IT関係者の関心も集めた遠隔操作ウイルス事件の意外な幕切れについて、クレイジーワークス 代表取締役 総裁の村上福之氏が緊急寄稿した。

とのことですが、その内容に何となく結構近いものを感じるので、ちょっとコメントしてみます。

 この事件の「結末」(???)については先日も触れましたが、まさにこの人が言っているように、気持ち悪さとかモヤモヤ感を覚えるんですよね。私は違和感と表現しましたが。
 今回、上記の記事を読んで何となく感じたことを、特に何か意味のあるコメントをするわけでもありませんが、つらつらと書き並べてみます。

 まずは、命名規則について。
 私が思うに、iesys.exeを作った人は、職業的にプログラミングをしているんじゃないかな。それも、色んなことを。
 色んな言語、環境、ツールで、色んなユーザと仕事をしていると、色んな命名規則に従うことになります。だから逆に言うと、こういう寄せ合わせのコードでいちいち統一したりしなくなるかも。
 従っていない他の人のコードを勝手にいじるわけにもいかないので我慢が必要という感覚があるし、場合によって色んな書き方をするからこういうコピペで作るケースで一体どれに統一すべきか考えるくらいなら放っておくかも知れない。それでバグを作り込んだら面倒なだけだし。
 これについてはすぐ後でもう一度触れます。

 記事のリンク先に、こういう人とは仕事したくないとコメントしている人がいましたが、さてどうでしょう。
 二つ考えられると思うんですよ。つまり、命名規則についてそもそもルーズなのか、状況に合わせてきちんと従うけど上記のような事情でこういう場合にはそこまで徹底しないとか。

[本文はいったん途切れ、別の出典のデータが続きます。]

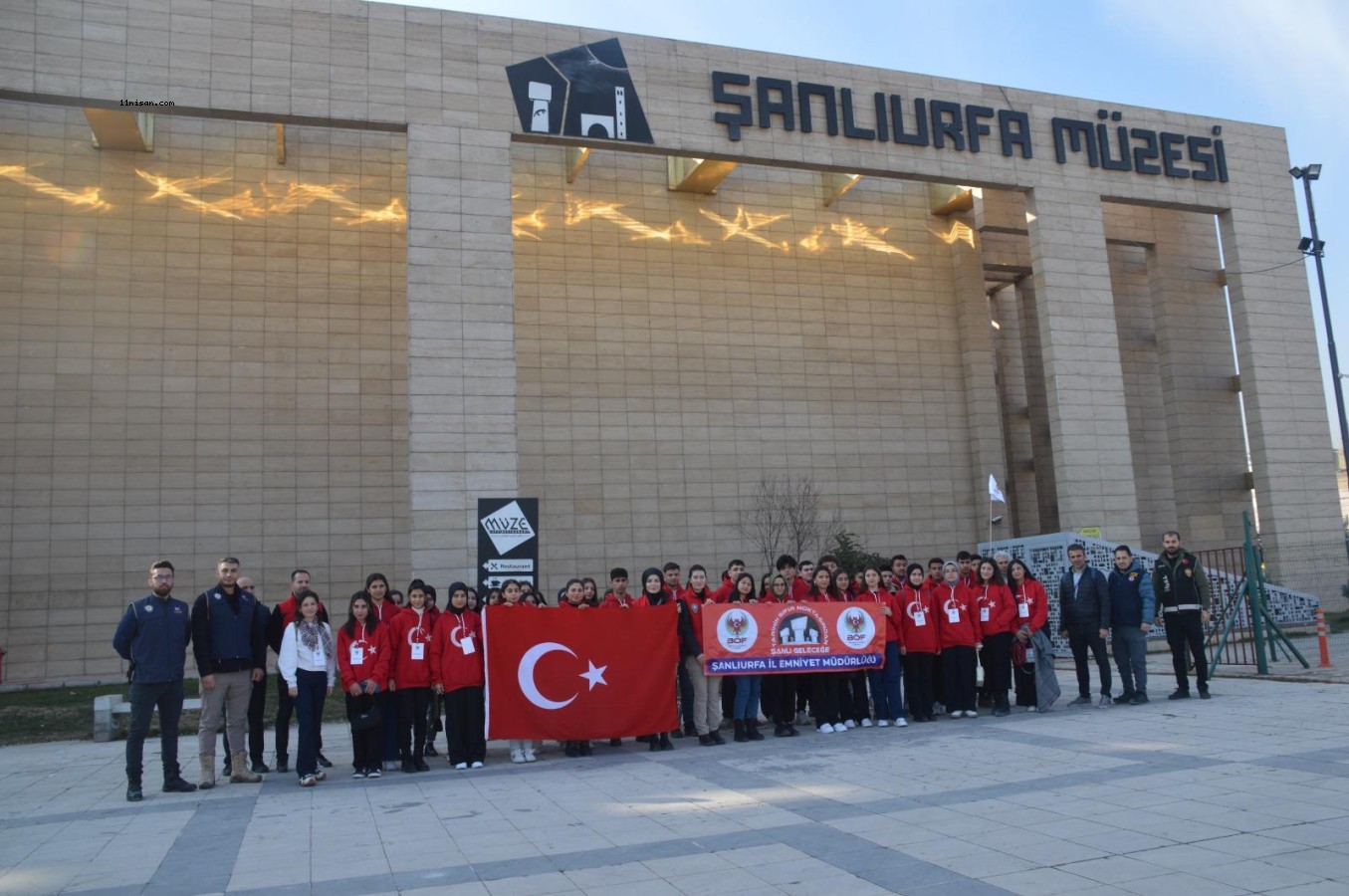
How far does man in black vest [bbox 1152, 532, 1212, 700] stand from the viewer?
1189 centimetres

 あ、それから、OSSとかいつもいじっている人かも知れない。ああいうのって結構統一されてないことあるし。それに私も、OSSのツールを色々書き換えて、でも報告とかしないで自分だけで使う場合には、いじった部分だけ自分流になってますし。
 デバッグとか機能追加とかしても英語で説明書くのが面倒で秘蔵してるなんて結構あります。ああ、なんて日本人(笑)。

 で、上で後述すると書いたのがこれについて。

 あえてC#を使ったのは、ブラウザーの遠隔操作がかなり楽に実装できる上に、.NET FrameworkがインストールされたWindowsで動作するからだと思われます。

 何かの理由で普段使わない言語で書いた場合、じゃあ命名規則をどうするって時に、その世界の標準ってのがわからないので統一する意欲が失せるってのもあるかもですね。

 次に、スキルというかそのレベルについて。

 多くのブロガーがiesys.exeについて、プログラミングに非常に高度な技術を要するかのように書いていました。

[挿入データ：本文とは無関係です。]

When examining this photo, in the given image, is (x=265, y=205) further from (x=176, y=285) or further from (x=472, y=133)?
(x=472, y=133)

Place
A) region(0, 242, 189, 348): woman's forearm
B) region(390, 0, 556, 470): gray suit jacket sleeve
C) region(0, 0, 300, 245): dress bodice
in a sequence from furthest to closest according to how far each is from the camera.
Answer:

 しかし僕が見た限り、遠隔操作そのものの実装は、さほど難しくないものでした。

 私は実装をきちんと見ているわけじゃないですけど、確かにそうなんじゃないかと思います。むしろ、これまでにも「手の抜き方」を心得ているみたいなコメントしましたし。
 技術面では、機能についてはちゃんと考えたけど、実装については使い慣れてない言語でその世界の流儀をあまり把握せずに試行錯誤したかな、という感じ。

 あと、これまで「言語」という表現を何度か使いましたが、実際にはその表現はちょっと微妙です。
 ある言語をちゃんと使えれば、他の言語の文法を理解するのはそう難しくない。それよりも問題は、環境です。例えばC#のようなドメスティックというか何というか、特定の環境以外であまり使われない言語では文法の話と環境が一体化していたりするわけですが。

 まあともあれ、スキルについてのまとめのこの辺りもやはり同感です。

 まとめると作者は、アプリケーションエンジニア的にはある程度のスキルを持っているように見えます。が、逆にいうとアプリケーション以上のスキルはありません。いわゆるウイルスでは当たり前に使われている、解析者に見つからないようにする難読化などの機能を実装するスキルは欠けていたようです。

 ただ、実装もある程度は考えられている(=面倒くさい)し、使う方に立ってみても、コマンドを送る際にはある程度気を使わないといけない上に高機能なのがiesys.exeです。

 ただ、難読化などについては、スキルがなかったのか必要性を感じなかったのか微妙かな、とも思います。
 また、これも同感です。

このアタリと、片山氏の実際の挙動との間に、非常に大きな違和感を感じています。

 なお、この点についても後述。
 あと少し脇道になりますが、これも同感。

 なお各種報道の中で、iesys.exeのことを「アイシス」と呼ぶマスコミがありましたが、「Internet Explorer System」を略した「IE-Sys」という意味で、「アイイーシス」というのが本当の呼び方なんだろうと思います……たぶん。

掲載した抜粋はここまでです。